Yep it was a Brewers Best Kit. At first taste the beer tasted amazing, but there was that aftertaste that would always get me. Dont get me wrong its not so bad that i cant drink it, its just there and slightly bothersome.

That's exactly the way I was describing mine...I finished all the bottles and other people love it, but I tasted something after every sip. I almost thought that it was a tiny bit of oxidation...but now I'm thinking that maybe it had something to do with the kit ingredients.
 
kbuzz said:
That's exactly the way I was describing mine...I finished all the bottles and other people love it, but I tasted something after every sip. I almost thought that it was a tiny bit of oxidation...but now I'm thinking that maybe it had something to do with the kit ingredients.
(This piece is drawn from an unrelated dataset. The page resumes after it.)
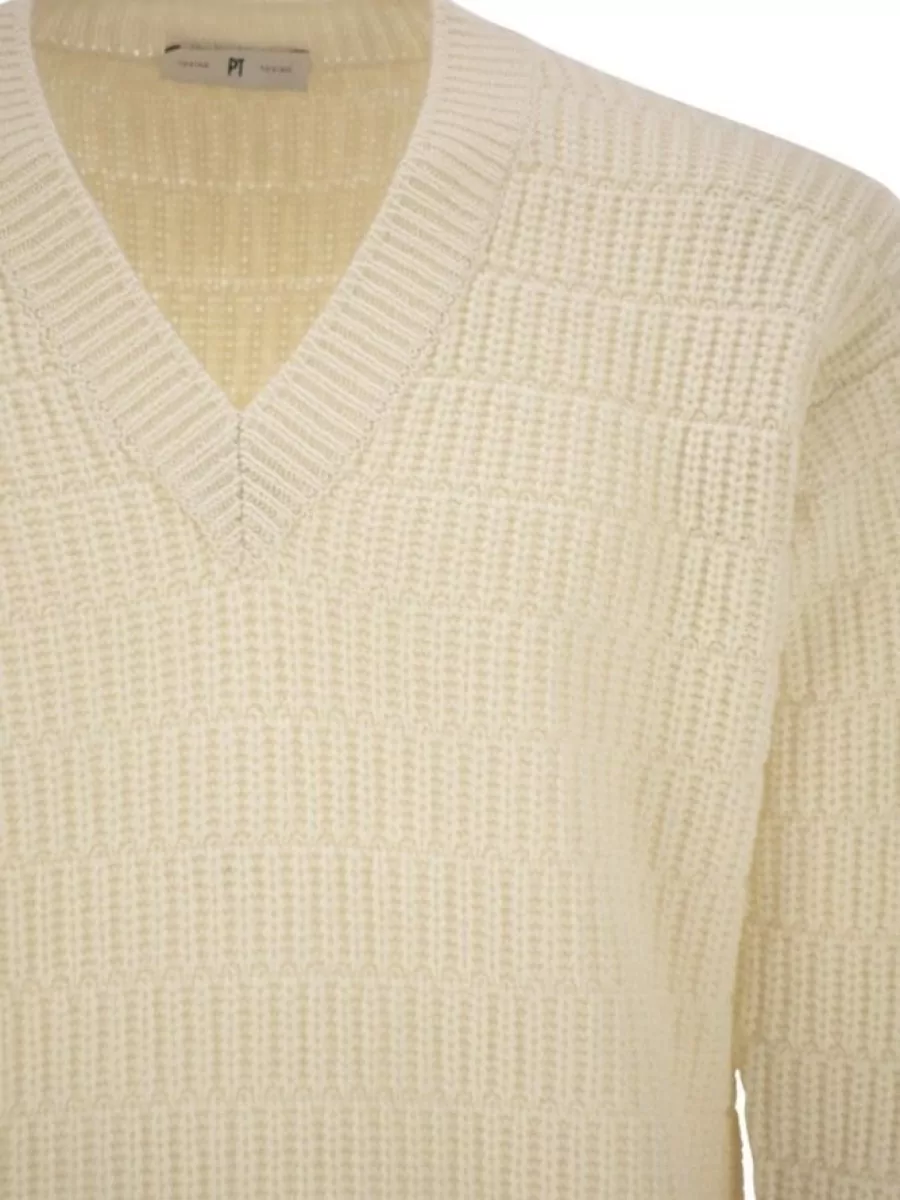 Pt Torino Virgin Wool V-Neck Jumper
Well that makes me feel better. My keggle didn't drain very well into my fermenter and I ended up dumping all kinds of trub in there. So I thought that could be the problem coupled with the fact that I left it in the primary and secondary for a week out so after it was done fermenting. But the more I read it doesn't sound like the trub would be an issue and it sounds like you can leave it in the fermenter forever without any problem. So maybe it's just the kit.

I hope the Brewers Best IPA kit fairs me better!